▸ **EXERCISE REQUIREMENTS**
Reproduce only the lines that run from the line containing "class: Mammalia" to the end of the entries below, exactly as they stand.

▸ **EXTRACTED MATERIAL**

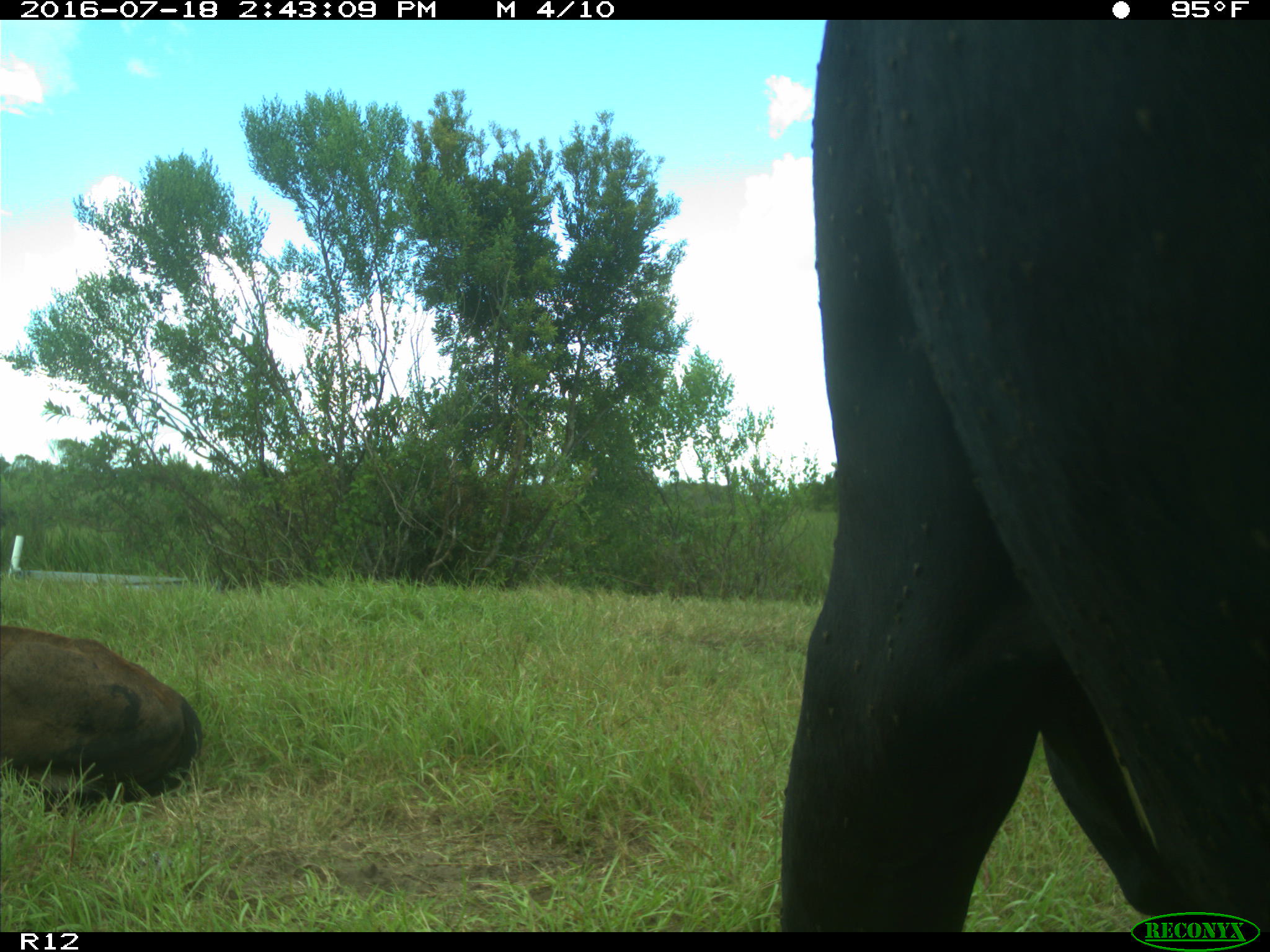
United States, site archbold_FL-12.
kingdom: Animalia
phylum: Chordata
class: Mammalia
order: Artiodactyla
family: Bovidae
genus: Bos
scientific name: Bos taurus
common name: domestic cow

▸ **FINISHED EXERCISE**
class: Mammalia
order: Artiodactyla
family: Bovidae
genus: Bos
scientific name: Bos taurus
common name: domestic cow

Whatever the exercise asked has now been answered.